Conversely, built-for-purpose, cloud-first planning technology is much more able to support continuous forecasting.


It’s dramatically easier to gather and process real-time data on demand, conduct insightful variance analysis, empower business partners to participate in analysis, and provide a data-driven framework for discussing opportunities or course corrections. Plus, you can easily make forecasts available to decision-makers across the business (especially among leaders who aren’t as spreadsheet-fluent as finance).


When you do that, you can make decisions informed by insights for more accurate forecasting and business-wide empowerment to identify, prioritize, and seize opportunities faster


2. What-if scenario planning.

Business agility is much easier when you reduce the unknowns lurking around the corner.

What-if scenarios are already incredibly powerful tools for today’s strategic decision- makers. Organizations can model different versions of the future based on predictive analytics, weighing different courses of action before choosing the best path forward.

But it’s a myth that what-if scenario planning needs to be complex in order to be effective. It can be as simple as tweaking a few performance projections to see how changed expectations impact other business outcomes.

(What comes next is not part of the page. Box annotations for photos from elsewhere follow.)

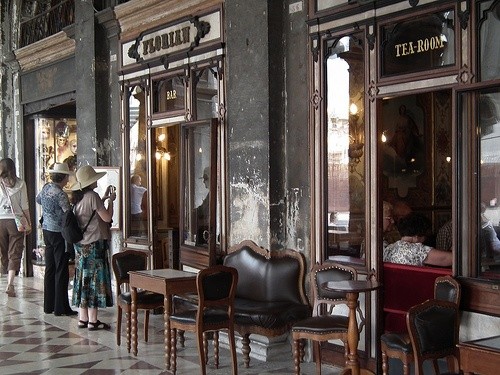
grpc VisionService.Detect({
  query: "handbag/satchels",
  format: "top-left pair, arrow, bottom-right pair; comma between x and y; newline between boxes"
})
13,213 -> 32,231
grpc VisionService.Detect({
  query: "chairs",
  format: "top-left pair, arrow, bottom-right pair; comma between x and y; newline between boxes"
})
112,249 -> 163,352
407,298 -> 464,375
169,266 -> 239,375
290,259 -> 357,375
381,274 -> 460,375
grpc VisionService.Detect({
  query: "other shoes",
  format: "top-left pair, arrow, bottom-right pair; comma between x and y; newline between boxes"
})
6,284 -> 15,297
55,308 -> 78,316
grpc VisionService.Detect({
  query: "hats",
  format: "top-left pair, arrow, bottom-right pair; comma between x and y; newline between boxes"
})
70,165 -> 107,191
48,163 -> 74,175
197,167 -> 210,179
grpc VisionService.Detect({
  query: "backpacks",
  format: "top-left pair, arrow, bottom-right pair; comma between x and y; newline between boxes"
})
61,187 -> 96,244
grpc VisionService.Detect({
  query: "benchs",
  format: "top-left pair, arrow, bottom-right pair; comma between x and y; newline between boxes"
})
383,262 -> 500,335
173,240 -> 312,369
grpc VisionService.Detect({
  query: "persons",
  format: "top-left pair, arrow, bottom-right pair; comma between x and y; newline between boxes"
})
192,166 -> 210,247
0,157 -> 32,296
36,162 -> 79,317
63,165 -> 116,331
357,193 -> 500,268
130,159 -> 147,238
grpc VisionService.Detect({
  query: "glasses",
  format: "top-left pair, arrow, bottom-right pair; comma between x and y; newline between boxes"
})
384,215 -> 393,221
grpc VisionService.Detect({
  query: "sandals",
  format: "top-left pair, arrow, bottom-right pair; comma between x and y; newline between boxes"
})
87,319 -> 111,330
78,319 -> 89,328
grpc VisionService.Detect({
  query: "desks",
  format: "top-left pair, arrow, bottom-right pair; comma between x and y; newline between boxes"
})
127,268 -> 219,371
455,335 -> 500,375
321,280 -> 381,375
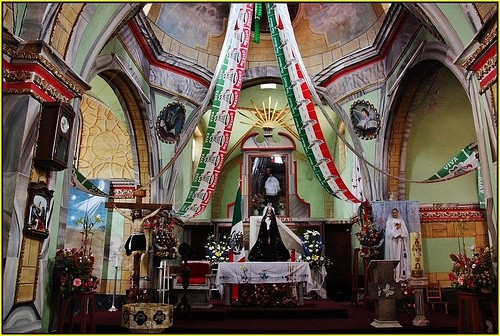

For example, how would decreased sales in EMEA impact operating cash flow? Insights like that help decision-makers identify problems and prioritize solutions, to move the needle against important outcomes.

That said, more advanced scenario planning can also become richer and broader, incorporating any combination of financial and non-financial inputs to continuously guide decision-making in real time.

Then you can start to answer more nuanced questions to better understand and prepare for the many possible futures ahead. For example, how would increased customer churn in EMEA impact employee retention? And how would declining retention impact our net promoter score? Does increasing support headcount solve the churn problem? Or would a loyalty program prove more profitable?


“Scenario modelling based on a range of assumptions is a best practice …by envisioning and preparing for what’s ahead, organizations can be far more agile, proactive, and successful.” VP Analytics, Professional Services Firm


Evolving your what-if scenario planning


The enterprises that model the richest versions of the future accelerate fastest toward it. But, like rolling forecasts, traditional what-if scenario planning is held back by legacy planning tools and spreadsheets.


To start building richer and broader modeling capabilities, you need a specially engineered platform that can bring together all your financial, transactional, and operational data into a unified, dynamic data core.


Traditional scenario planning is also limited by the humans driving the creative process—the right people asking the right questions about the right data.


The next evolution for what-if modeling is beginning to see global outperformers leverage AI and machine learning to ingest vast amounts of financial and non-financial data from across the business, to automate high-volume, high-complexity modeling at scale. As this practice starts to become mainstream, the enterprises that are acting now to prepare their data and evolve will shift into a whole new gear.